崩れかけた石垣の陰に、丸い縁が口を開けていた。


苔むした、古井戸。

縄も桶もなく、ただ闇が沈んでいる。


「……井戸?」


夏輝(なつき)が息を詰める。


冬彦(ふゆひこ)が即座に頷いた。


「昔ここは城だったようで、逃げる為の道が作られていると。(かおる)家の古い記録にもありました。」


――黄雀(こうじゃく)は、そこまで読んでいた。


背後で、足音が近づく。


「おい、牢の方から音が――」


「今しかない!」


千秋が先に縁へ駆け寄り、中を覗き込む。


「深いけど……水は、ある。」


春花は迷わなかった。


「私から行きます。」


「春花様!」


冬彦が止めかけるが、

春花はすでに縁に手を掛けている。


「大丈夫。

 ……落ちるだけですもの。
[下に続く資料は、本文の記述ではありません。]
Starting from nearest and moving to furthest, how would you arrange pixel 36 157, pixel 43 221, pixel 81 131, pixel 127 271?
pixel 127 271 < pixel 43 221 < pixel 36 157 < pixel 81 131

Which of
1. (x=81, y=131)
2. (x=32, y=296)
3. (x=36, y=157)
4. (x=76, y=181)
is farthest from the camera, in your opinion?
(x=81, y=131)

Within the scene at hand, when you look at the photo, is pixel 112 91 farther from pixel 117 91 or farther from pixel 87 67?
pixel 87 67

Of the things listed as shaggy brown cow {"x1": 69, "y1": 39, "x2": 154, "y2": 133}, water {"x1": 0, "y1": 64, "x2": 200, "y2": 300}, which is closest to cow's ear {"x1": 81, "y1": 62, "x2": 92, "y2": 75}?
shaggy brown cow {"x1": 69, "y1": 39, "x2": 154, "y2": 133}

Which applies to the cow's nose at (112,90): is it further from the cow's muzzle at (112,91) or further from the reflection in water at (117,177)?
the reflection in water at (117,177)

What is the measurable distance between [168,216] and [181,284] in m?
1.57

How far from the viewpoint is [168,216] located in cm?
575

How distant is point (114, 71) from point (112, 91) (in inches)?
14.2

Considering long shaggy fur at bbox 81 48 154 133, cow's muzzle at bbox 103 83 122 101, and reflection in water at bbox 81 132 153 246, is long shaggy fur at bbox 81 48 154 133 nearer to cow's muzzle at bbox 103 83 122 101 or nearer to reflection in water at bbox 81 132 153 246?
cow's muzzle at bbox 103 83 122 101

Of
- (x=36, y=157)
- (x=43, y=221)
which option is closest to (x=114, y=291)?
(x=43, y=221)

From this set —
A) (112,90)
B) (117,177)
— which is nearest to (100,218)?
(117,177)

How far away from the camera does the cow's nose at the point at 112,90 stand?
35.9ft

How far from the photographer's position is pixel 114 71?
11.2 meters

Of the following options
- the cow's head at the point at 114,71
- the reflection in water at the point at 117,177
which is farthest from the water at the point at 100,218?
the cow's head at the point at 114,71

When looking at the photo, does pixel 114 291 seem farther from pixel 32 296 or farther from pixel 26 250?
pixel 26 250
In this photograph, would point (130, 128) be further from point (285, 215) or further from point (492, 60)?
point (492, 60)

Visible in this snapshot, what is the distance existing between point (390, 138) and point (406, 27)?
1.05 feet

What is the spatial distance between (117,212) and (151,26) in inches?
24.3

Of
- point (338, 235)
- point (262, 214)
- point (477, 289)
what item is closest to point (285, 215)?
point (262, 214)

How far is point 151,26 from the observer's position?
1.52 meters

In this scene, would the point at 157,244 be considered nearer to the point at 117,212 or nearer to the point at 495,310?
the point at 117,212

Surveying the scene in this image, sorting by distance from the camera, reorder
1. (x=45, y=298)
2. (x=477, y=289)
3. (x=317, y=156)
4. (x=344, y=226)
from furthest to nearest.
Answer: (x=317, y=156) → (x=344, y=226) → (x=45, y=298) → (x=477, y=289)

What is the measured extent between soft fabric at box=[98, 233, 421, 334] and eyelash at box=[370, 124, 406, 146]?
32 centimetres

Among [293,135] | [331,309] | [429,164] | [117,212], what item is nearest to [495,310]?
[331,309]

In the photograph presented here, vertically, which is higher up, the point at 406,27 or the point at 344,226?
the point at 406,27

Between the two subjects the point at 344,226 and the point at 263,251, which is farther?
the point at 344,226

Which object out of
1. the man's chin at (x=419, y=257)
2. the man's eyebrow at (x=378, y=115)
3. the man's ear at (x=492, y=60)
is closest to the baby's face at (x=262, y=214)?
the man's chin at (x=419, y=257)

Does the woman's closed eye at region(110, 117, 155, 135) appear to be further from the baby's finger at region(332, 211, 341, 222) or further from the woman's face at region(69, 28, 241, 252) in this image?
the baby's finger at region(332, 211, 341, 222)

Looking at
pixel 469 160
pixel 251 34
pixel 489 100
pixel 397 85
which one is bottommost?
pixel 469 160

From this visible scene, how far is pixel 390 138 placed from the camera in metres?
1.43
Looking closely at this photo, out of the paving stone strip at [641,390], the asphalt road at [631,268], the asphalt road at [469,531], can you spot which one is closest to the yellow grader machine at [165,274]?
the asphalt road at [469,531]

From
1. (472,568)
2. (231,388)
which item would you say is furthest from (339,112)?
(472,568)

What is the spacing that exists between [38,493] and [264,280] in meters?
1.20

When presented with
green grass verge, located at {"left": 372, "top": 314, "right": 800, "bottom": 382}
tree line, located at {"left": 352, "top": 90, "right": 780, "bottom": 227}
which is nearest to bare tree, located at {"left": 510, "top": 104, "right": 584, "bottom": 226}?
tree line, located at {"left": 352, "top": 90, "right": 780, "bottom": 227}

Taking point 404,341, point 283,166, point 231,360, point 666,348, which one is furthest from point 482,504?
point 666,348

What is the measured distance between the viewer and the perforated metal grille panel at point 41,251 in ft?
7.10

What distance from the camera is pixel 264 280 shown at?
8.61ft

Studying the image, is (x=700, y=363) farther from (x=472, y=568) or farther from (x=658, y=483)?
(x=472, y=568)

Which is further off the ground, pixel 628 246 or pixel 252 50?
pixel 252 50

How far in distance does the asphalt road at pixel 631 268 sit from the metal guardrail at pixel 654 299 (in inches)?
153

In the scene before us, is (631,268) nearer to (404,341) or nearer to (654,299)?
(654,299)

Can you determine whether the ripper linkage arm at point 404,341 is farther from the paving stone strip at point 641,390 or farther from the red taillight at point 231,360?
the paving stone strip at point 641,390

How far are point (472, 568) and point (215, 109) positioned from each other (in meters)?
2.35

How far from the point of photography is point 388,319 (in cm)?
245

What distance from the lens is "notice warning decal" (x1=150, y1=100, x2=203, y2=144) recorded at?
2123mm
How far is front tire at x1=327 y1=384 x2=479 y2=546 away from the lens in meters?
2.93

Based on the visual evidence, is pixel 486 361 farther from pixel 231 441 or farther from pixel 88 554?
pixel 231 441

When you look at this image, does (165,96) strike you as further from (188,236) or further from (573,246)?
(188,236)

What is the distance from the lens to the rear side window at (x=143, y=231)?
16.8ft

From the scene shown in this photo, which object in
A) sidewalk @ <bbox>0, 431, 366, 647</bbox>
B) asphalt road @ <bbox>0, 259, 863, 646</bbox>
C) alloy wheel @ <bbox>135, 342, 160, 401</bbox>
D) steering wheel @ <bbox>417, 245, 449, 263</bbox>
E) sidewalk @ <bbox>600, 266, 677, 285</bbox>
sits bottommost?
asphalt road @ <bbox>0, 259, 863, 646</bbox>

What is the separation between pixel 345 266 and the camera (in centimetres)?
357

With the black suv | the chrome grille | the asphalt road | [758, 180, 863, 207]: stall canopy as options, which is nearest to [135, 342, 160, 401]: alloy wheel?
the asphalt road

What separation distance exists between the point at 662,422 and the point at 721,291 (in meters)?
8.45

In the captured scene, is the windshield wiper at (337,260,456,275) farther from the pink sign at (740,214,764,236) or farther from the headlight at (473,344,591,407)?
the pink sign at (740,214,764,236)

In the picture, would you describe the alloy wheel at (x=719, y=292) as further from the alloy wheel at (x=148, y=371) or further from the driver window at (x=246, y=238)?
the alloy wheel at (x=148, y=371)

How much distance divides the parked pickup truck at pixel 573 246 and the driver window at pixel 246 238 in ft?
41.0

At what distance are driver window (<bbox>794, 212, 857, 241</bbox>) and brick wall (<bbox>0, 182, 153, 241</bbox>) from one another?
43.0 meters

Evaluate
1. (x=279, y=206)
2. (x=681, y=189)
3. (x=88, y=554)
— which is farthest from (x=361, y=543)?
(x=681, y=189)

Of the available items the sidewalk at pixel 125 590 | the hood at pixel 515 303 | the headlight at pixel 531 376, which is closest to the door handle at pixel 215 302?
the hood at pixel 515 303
」


一瞬だけ微笑って、

そのまま――落ちた。


ごぽん、という鈍い水音。


すぐに、下から声がする。


「……っ、冷たいけど、立てます!」


「よし!」


千秋が続く。

軽やかに、ためらいなく。


次いで夏輝。

最後に冬彦が飛び込む。


背後で、誰かが叫んだ。


「井戸だ!追え!」


だが、もう遅い。


井戸の底は、冬彦の腰ほどの水位。

春花や千秋にいたっては、胸あたりまで浸かっていた。


そこから少し小上がりになった所に、石の道が続き、

大人ひとり分くらいの幅がある。


天井は低く、湿った空気が肌にまとわりつく。


「……こっち。」


冬彦が、壁の刻印を確かめる。


「下流へ向かえば、森に出ます。」


水を蹴り、冬彦は少しかがんで進む。


後ろから、井戸に石が落ちる音がする。

追手が覗いたのだろう。

だが、道はすぐに曲がり、音はくぐもっていく。


暗闇の中で、

夏輝が小さく息を吐いた。


「……来てくれたんだな。」


春花は、歩きながら答える。


「もちろん、友達ですから。」


「……捕まるかもしれないって、分かってたのに?」


「ええ。」


少し間を置いて、続ける。


「でも、置いていく理由の方が、ありませんでした。」


水音の中で、

夏輝は何も言わなかった。


ただ歩く速さが、

ほんの少しだけ速くなった。


やがて、

水路の先に、淡い月明かりが見えてくる。


「出口です。」


冬彦の声が、わずかに弾む。


石の裂け目を抜けると、そこは森だった。


湿った土、夜露に濡れた草。


関所の灯りは、もう見えない。


春花が、そっと息を吐いた。


「……外。」


自由だ、と言う代わりに。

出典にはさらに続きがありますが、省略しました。